COMPLETE THE FOLLOWING:
1. In the trial listing, how much earlier than conventional imaging may circulating tumor cells show abnormalities?
2. Write out the part of the trial listing that begins at the words "Effect of Circulating" and stops after "500 (estimated)", switching "Recruiting" to "Completed".
3. Put this sentence from the trial listing into Spanish: "Studies have shown that luminal A breast cancer is sensitive to endocrine therapy."

[Opening STUDY TEXT section]

Circulating Tumor Cell Detection in Patients With Luminal A Breast Cancer

Effect of Circulating Tumor Cell Detection in Patients With Luminal A Breast Cancer Without Lymph Node Metastasis Instead of Conventional Imaging Examination After Operation: a Non-Inferiority Randomized Controlled Clinical Trial

Status
Recruiting
Phase
Study type
Observational
Enrollment
500 (estimated)
Sponsor
Shengjing Hospital · Academic / Other
Sex
Female
Age
18 Years – 60 Years
Healthy volunteers

Summary

The incidence of breast cancer in Chinese women has increased year by year, and luminal A breast cancer commonly occurs in early-stage and postmenopausal women. This type of breast cancer is not sensitive to chemotherapy, although it has a low mortality rate and distant metastasis rate. Studies have shown that luminal A breast cancer is sensitive to endocrine therapy. Patients with breast cancer who undergo excision should be followed up and their prognosis should be monitored regularly. At present, imaging detection is mainly used in the conventional follow-up of breast cancer, but the cost of many imaging examinations is high, so a cost-effective examination is urgently needed. Recent studies have found that circulating tumor cells can be used as a new type of tumor molecular marker, which can be used to diagnose tumors, judge the prognosis and monitor the efficacy by detecting the number and characteristic protein expression of circulating tumor cells. Because circulating tumor cells may develop abnormalities 4-6 months earlier than conventional imaging examination, as long as circulating tumor cells of patients are abnormal, timely PET-CT examination will neither miss diagnosis nor delay the condition. Simultaneously, the cost of hospitalization can be obviously reduced. This non-inferiority randomized controlled clinical trial is designed to compare the differences in postoperative conditions between circulating tumor cell detection and conventional imaging examination in patients with luminal A breast cancer without lymph node metastasis.

[Closing STUDY TEXT section]
[Opening RECORD EXCERPTS section]

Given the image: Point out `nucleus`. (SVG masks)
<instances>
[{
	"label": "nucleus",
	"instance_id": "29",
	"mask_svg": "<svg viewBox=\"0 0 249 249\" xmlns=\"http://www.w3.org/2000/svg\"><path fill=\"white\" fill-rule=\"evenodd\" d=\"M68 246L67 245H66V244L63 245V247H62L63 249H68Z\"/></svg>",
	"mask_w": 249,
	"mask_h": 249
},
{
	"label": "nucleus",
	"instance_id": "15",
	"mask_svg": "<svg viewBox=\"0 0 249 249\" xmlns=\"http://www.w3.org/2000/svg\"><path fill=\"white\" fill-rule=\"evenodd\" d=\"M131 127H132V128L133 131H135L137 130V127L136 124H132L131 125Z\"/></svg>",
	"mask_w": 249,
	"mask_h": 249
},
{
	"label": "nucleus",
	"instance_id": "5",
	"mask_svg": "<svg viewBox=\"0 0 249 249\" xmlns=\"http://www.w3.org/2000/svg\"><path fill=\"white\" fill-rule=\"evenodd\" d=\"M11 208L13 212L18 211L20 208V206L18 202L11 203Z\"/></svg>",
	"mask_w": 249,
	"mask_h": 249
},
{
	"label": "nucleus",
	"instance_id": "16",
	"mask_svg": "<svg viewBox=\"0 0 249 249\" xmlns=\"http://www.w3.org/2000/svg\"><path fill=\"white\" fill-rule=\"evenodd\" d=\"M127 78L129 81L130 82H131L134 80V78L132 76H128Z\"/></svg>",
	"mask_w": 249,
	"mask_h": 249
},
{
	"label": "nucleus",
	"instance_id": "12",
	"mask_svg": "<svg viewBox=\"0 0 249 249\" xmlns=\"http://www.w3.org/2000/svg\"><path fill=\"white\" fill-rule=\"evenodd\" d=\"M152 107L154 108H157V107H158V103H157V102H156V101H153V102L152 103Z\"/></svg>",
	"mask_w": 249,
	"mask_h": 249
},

[Closing RECORD EXCERPTS section]

PER-TASK OUTPUTS:
1. 4-6 months earlier.

2.
Effect of Circulating Tumor Cell Detection in Patients With Luminal A Breast Cancer Without Lymph Node Metastasis Instead of Conventional Imaging Examination After Operation: a Non-Inferiority Randomized Controlled Clinical Trial

Status
Completed
Phase
Study type
Observational
Enrollment
500 (estimated)

3. Los estudios han demostrado que el cáncer de mama luminal A es sensible a la terapia endocrina.